** EXERCISE AIM **
The answer should consist of every line in the material below that has the word "north".
- Opening Delimiter -
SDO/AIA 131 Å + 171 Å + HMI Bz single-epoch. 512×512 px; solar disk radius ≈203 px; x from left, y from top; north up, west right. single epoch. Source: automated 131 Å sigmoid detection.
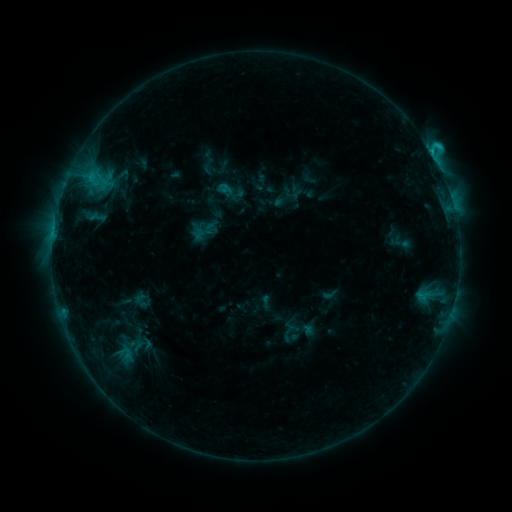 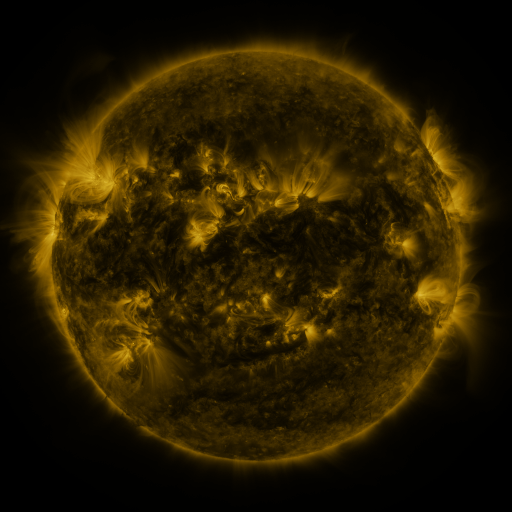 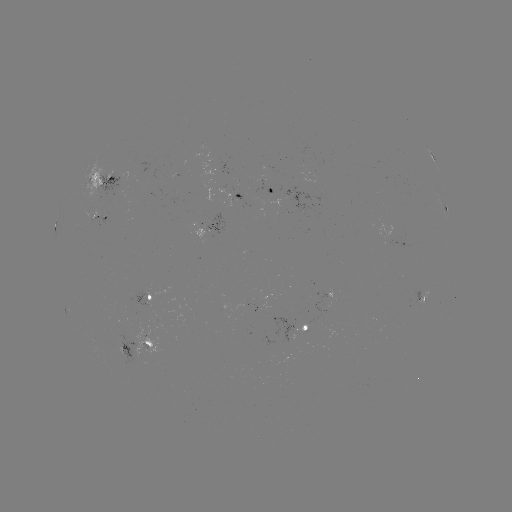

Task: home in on sigmoid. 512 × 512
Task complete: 401,242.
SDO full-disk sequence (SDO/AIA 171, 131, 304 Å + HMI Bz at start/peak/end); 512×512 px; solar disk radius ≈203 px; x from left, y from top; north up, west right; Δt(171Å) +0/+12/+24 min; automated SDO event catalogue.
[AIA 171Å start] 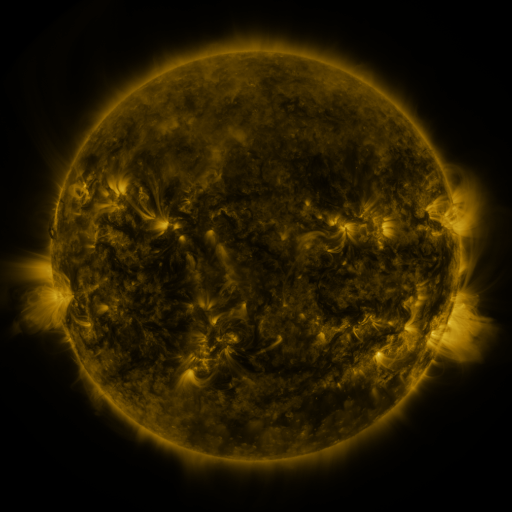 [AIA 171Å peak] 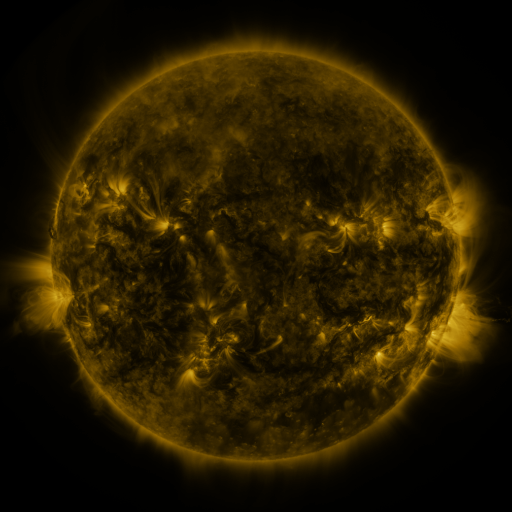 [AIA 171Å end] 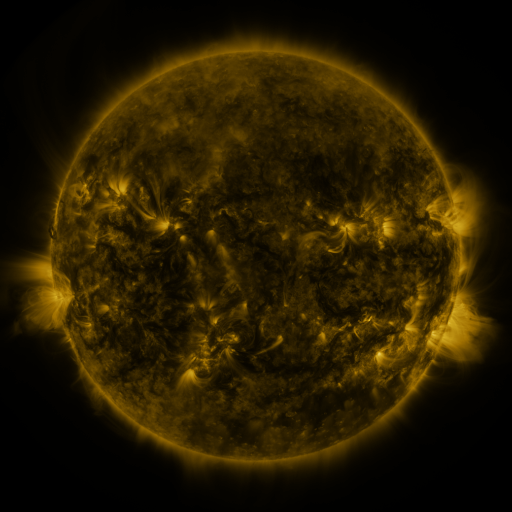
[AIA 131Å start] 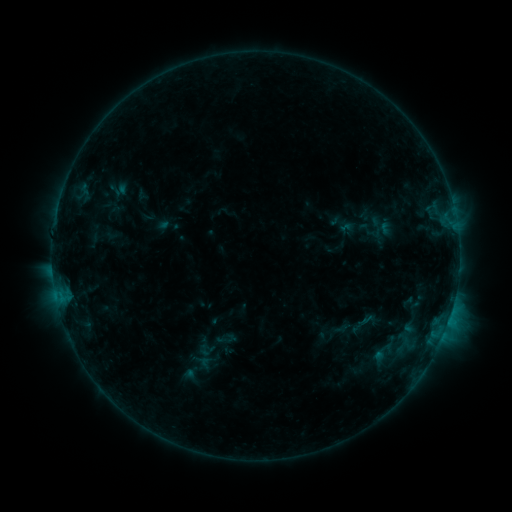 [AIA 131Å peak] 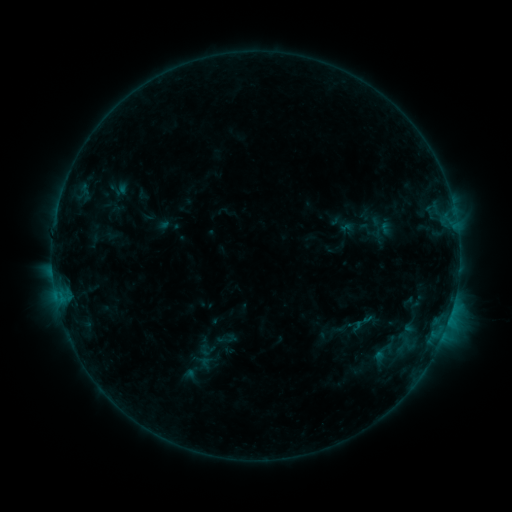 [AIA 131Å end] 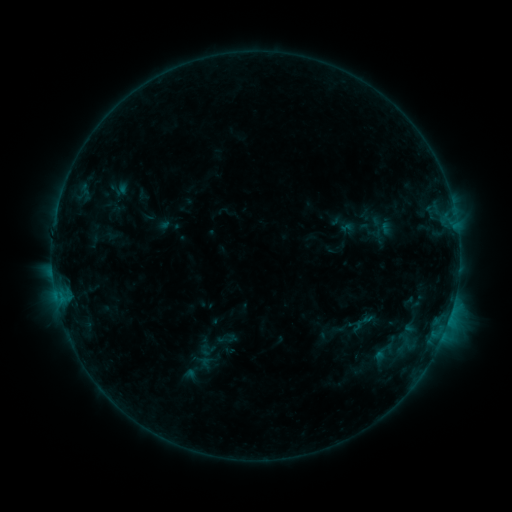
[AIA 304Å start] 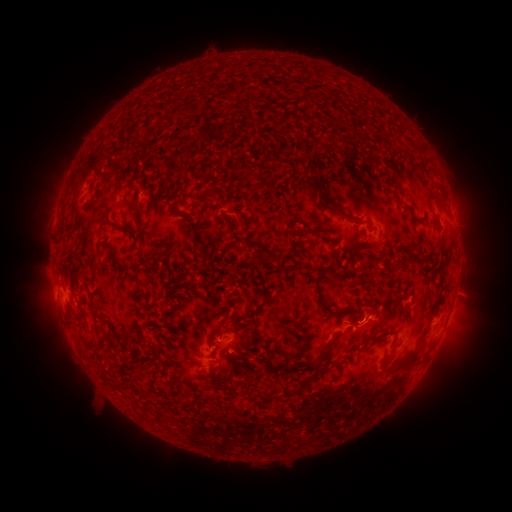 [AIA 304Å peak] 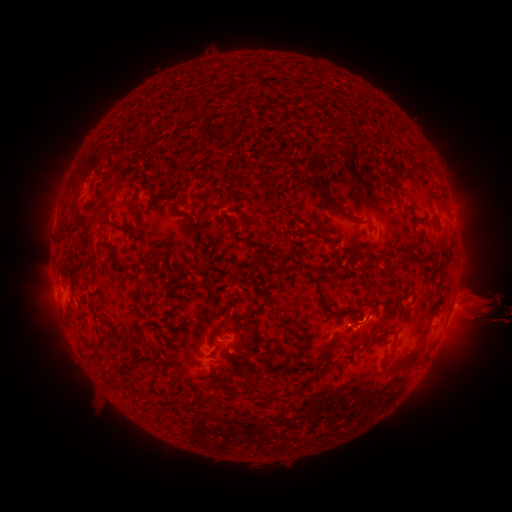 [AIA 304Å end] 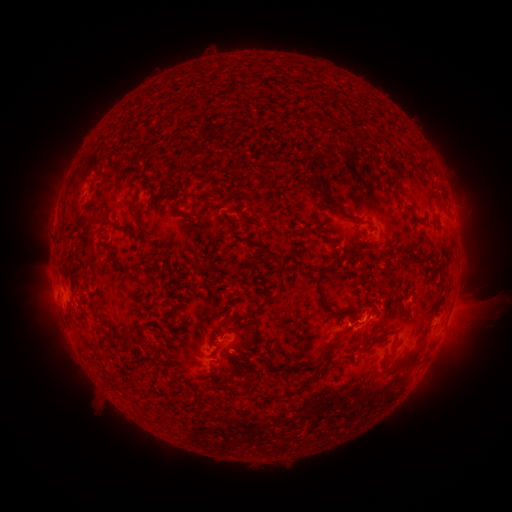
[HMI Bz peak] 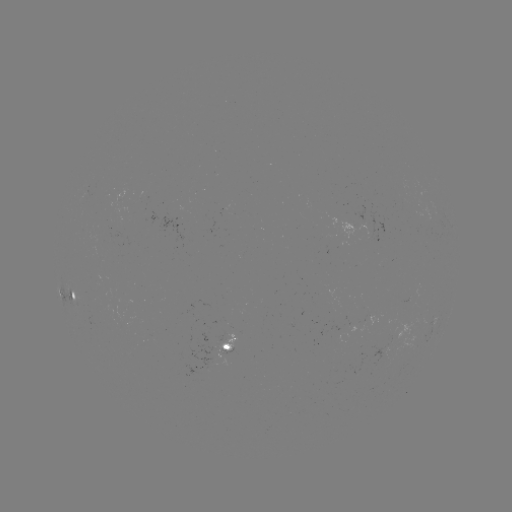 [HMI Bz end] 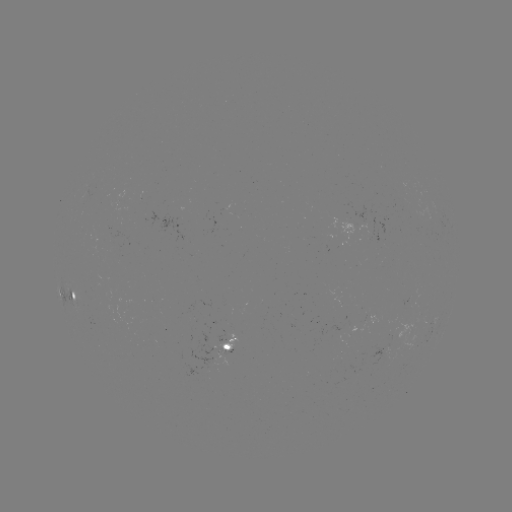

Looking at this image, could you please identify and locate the eruption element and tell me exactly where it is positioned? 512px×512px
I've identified eruption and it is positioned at (478, 302).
- Closing Delimiter -
** EXPECTED OUTPUT **
SDO/AIA 131 Å + 171 Å + HMI Bz single-epoch. 512×512 px; solar disk radius ≈203 px; x from left, y from top; north up, west right. single epoch. Source: automated 131 Å sigmoid detection.
SDO full-disk sequence (SDO/AIA 171, 131, 304 Å + HMI Bz at start/peak/end); 512×512 px; solar disk radius ≈203 px; x from left, y from top; north up, west right; Δt(171Å) +0/+12/+24 min; automated SDO event catalogue.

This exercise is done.